Requirement A:
Retype word for word the part of the passage on Israeli's account of the Intelligence that opens with the words "What has been" and closes with "the other begins.".

Excerpted passage:
-*-*-

What has been said so far applies very well to the cosmic Intelligence, the νοῦς of the Neo-Platonists. It represents thought as embracing the highest and most fundamental principles of existence, upon which all mediate and discursive and inferential thinking depends. Its content corresponds to the Ideas of Plato. But the further account of the Intelligence must at least in a part of it refer to the individual human faculty of that name, though Israeli gives us no indication where the one stops and where the other begins.

He appeals to the authority of Aristotle for his division of Intelligence into three kinds. First, the Intelligence which is always actual. This is what has just been described. Second, the Intelligence which is in the soul potentially before it becomes actual, like the knowledge of the child which is at first potential, and when the child grows up and learns and acquires knowledge, becomes actual. Third, that which is described as the second Intelligence. It represents that state of the soul in which it receives things from the senses. The senses impress the forms of objects upon the imagination (φαντασία) which is in the front part of the head. The imagination, or phantasy, takes them to the rational soul. When the latter knows them, she becomes identical with them spiritually and not corporeally.

We have seen above the Aristotelian distinction between the active intellect and the passive. The account just given is evidently based upon it, though it modifies Aristotle's analysis, or rather it enlarges upon it. The first and second divisions in Israeli's account correspond to Aristotle's active and passive intellects respectively. The third class in Israeli represents the process of realization of the potential or passive intellect through the sense stimuli on the one hand and the influence of the active intellect on the other. Aristotle seems to have left this intermediate state between the potential and the eternally actual unnamed. We shall see, however, in our further study of this very difficult and complicated subject how the classification of the various intellects becomes more and more involved from Aristotle through Alexander and Themistius down to Averroes and Levi ben Gerson. It is sufficient for us to see here how Israeli combines Aristotelian psychology, as later Aristotelian logic and physics, with Neo-Platonic metaphysics and the theistic doctrine of creation. But more of this hereafter.

From the Intelligence, as we have seen, proceeds the rational soul. In his discussion of the general nature of the three-fold soul (rational, animal and vegetative) Israeli makes the unhistoric but thoroughly medieval attempt to reconcile Aristotle’s definition of the soul, which we discussed above, with that of Plato. The two conceptions are in reality diametrically opposed. Plato's is an anthropological dualism, Aristotle's, a monism. For Plato the soul is in its origin not of this world and not in essential unity with the body, which it controls as a sailor his boat. Aristotle conceives of the relation between soul and body as one of form and matter; and there is no union more perfect than that of these two constituent elements of all natural substances. Decomposition is impossible. A given form may disappear, but another form immediately takes its place. The combination of matter and form is the essential condition of sublunar existence, hence there can be no question of the soul entering or leaving the body, or of its activity apart from the body.

-*-*-

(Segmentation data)
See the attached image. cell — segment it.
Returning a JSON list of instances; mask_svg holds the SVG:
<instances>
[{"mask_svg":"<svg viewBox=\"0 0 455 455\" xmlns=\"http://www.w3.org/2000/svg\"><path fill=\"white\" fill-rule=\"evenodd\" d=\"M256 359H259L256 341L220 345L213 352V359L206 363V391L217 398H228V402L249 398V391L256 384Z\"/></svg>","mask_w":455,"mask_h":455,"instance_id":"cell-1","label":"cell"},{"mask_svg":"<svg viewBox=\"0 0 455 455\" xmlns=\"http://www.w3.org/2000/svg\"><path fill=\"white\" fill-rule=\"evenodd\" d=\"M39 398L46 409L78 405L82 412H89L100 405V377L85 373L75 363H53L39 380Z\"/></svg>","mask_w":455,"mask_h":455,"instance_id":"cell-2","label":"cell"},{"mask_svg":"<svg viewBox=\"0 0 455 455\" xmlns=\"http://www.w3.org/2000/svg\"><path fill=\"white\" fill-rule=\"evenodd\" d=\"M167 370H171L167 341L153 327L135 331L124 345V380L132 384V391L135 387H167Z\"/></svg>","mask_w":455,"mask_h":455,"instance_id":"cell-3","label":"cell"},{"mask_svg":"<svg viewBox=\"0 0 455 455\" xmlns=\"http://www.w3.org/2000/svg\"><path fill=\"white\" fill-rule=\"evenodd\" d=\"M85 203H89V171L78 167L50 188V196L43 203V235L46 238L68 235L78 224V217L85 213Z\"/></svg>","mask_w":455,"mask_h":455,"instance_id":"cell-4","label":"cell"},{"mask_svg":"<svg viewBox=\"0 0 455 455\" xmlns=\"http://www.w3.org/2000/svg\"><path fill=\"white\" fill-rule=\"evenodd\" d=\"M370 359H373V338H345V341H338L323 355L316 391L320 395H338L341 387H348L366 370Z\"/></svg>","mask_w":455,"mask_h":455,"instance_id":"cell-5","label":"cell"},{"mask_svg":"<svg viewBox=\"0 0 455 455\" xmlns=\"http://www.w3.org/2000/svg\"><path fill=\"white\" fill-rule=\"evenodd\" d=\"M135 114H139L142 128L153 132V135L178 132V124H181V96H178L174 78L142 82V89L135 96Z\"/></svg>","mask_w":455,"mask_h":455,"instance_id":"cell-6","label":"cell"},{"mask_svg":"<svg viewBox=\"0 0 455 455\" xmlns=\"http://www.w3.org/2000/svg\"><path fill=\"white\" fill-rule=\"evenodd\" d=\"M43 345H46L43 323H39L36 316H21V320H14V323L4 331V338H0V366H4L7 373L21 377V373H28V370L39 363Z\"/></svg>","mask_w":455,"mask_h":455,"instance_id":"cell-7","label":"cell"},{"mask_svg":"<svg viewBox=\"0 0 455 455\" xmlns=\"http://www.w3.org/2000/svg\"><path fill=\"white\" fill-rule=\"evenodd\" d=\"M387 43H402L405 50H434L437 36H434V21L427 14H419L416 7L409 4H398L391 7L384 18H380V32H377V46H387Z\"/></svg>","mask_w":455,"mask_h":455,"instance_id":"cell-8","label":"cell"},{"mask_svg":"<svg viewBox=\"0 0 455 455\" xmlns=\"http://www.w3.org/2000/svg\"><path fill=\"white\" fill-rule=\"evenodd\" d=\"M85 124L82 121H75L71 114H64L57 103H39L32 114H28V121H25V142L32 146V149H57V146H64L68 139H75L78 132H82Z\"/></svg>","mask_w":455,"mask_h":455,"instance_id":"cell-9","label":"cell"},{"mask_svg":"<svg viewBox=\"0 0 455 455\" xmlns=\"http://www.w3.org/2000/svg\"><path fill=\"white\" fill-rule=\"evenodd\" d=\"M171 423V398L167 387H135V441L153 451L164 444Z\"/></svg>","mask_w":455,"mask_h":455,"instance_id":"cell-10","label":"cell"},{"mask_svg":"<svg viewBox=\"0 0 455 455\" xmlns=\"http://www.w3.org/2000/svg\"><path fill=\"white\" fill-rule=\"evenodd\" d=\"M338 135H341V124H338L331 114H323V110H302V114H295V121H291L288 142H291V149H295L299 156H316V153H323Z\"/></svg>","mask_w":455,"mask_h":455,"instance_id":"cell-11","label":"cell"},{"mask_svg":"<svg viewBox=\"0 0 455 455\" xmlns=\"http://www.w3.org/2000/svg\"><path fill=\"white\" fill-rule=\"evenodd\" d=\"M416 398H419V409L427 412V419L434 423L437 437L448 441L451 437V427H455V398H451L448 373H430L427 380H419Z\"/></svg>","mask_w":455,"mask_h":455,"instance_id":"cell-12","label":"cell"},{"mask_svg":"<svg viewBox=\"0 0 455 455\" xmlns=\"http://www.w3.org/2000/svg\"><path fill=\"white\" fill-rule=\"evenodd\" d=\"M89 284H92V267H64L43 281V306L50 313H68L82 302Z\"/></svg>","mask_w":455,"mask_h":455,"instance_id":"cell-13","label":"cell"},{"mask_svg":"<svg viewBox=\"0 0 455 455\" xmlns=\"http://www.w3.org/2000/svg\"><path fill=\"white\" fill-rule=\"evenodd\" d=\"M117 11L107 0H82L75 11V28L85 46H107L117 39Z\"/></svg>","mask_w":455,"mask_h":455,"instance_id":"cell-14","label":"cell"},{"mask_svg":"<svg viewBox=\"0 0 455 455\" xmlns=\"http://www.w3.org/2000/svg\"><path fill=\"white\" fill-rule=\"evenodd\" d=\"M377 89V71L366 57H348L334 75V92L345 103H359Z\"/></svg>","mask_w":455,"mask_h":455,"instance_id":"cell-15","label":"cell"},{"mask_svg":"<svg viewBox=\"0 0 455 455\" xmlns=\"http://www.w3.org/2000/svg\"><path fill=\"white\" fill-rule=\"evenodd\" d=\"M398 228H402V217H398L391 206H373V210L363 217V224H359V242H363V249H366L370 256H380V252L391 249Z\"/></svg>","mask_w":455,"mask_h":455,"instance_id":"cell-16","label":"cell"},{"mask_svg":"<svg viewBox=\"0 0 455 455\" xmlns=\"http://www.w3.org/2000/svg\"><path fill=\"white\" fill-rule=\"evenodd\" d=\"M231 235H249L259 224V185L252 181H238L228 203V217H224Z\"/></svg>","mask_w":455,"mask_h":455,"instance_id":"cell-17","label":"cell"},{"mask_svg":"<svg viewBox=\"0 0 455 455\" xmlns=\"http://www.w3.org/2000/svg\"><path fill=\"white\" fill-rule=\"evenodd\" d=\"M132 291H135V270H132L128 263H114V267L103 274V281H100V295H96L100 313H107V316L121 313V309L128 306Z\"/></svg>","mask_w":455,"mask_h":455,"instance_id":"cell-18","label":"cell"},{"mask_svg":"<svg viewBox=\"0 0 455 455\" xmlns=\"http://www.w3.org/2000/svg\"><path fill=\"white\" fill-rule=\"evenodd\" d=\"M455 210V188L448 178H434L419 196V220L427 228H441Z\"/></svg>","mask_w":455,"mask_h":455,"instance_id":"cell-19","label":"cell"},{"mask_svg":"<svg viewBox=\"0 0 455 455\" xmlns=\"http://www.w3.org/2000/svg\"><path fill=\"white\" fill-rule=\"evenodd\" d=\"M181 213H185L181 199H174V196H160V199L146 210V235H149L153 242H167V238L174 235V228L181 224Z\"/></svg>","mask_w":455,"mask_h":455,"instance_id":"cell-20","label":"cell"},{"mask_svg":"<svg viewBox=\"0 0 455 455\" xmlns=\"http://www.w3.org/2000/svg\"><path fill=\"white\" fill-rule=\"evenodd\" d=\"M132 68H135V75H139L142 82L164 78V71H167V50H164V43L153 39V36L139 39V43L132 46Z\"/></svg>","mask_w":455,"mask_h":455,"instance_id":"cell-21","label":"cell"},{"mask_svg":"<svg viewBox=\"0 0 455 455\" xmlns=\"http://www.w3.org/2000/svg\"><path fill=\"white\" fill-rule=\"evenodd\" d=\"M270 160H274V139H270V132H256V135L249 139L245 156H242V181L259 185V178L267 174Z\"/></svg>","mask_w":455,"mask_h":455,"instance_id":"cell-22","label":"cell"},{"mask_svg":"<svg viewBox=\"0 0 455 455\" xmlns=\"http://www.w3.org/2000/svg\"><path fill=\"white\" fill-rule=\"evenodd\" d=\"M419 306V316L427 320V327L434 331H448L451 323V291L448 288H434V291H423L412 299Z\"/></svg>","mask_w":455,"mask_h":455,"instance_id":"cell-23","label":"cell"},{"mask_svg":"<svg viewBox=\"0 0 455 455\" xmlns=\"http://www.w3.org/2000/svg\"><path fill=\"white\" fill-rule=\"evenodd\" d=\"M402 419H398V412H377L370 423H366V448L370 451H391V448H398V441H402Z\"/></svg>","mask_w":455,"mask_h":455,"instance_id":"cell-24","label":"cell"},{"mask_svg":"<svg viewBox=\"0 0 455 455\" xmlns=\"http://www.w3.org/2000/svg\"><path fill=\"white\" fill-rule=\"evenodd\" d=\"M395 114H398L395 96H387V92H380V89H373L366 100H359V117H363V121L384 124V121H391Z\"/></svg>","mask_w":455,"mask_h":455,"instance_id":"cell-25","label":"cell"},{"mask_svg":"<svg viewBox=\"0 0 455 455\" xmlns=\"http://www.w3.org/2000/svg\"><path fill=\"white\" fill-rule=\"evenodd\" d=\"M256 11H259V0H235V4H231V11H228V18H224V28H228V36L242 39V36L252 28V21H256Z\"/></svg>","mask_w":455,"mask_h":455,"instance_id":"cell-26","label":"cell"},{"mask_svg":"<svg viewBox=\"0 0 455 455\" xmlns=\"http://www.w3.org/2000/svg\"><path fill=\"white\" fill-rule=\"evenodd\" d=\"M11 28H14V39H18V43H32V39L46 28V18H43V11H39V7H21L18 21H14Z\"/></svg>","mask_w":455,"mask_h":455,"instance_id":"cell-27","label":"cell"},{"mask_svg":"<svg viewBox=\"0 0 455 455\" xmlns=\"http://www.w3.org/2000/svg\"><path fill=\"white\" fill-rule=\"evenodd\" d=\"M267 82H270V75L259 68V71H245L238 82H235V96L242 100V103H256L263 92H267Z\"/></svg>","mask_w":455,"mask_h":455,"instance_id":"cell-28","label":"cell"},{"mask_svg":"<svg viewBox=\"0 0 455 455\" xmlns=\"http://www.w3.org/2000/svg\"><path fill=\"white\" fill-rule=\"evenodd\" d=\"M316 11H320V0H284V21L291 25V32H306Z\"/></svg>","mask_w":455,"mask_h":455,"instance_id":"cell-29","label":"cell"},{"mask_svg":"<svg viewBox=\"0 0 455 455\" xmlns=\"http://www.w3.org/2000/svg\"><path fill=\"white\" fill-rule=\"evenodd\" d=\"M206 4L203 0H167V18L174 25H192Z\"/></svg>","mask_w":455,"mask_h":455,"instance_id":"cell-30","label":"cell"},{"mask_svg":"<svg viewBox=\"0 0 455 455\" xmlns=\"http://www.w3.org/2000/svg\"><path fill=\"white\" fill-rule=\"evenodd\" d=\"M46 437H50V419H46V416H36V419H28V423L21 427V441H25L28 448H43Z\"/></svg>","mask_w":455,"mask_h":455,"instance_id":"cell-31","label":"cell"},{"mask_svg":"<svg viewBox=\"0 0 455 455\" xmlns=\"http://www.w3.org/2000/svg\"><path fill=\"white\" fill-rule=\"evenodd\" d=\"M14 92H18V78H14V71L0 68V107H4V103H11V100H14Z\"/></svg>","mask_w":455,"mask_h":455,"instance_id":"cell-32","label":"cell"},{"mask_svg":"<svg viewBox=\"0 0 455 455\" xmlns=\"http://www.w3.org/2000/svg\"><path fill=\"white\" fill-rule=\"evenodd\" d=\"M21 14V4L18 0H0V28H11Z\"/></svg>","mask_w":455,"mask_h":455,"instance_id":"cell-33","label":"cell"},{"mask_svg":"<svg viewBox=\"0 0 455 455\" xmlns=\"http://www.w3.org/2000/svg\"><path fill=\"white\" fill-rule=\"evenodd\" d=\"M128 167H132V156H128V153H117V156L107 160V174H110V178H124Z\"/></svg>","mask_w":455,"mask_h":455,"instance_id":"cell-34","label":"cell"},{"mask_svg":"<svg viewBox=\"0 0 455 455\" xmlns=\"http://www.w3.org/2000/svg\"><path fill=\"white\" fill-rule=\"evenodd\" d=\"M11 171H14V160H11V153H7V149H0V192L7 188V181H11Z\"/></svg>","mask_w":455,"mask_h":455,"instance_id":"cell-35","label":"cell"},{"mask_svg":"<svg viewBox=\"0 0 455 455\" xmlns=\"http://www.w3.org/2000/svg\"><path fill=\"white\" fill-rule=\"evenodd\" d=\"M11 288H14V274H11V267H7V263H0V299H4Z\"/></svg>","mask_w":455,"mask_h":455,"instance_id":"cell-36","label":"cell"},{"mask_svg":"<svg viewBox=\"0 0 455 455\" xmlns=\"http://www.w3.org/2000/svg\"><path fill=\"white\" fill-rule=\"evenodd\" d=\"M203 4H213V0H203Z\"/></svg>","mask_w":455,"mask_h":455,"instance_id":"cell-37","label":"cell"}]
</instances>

-*-*-

Requirement B:
Rewrite the entries from their first line through the line containing "<instances>", swapping "attached" for "enclosed" and leaving everything else unchanged. Give only those lines.

Expected answer A:
What has been said so far applies very well to the cosmic Intelligence, the νοῦς of the Neo-Platonists. It represents thought as embracing the highest and most fundamental principles of existence, upon which all mediate and discursive and inferential thinking depends. Its content corresponds to the Ideas of Plato. But the further account of the Intelligence must at least in a part of it refer to the individual human faculty of that name, though Israeli gives us no indication where the one stops and where the other begins.

Expected answer B:
See the enclosed image. cell — segment it.
Returning a JSON list of instances; mask_svg holds the SVG:
<instances>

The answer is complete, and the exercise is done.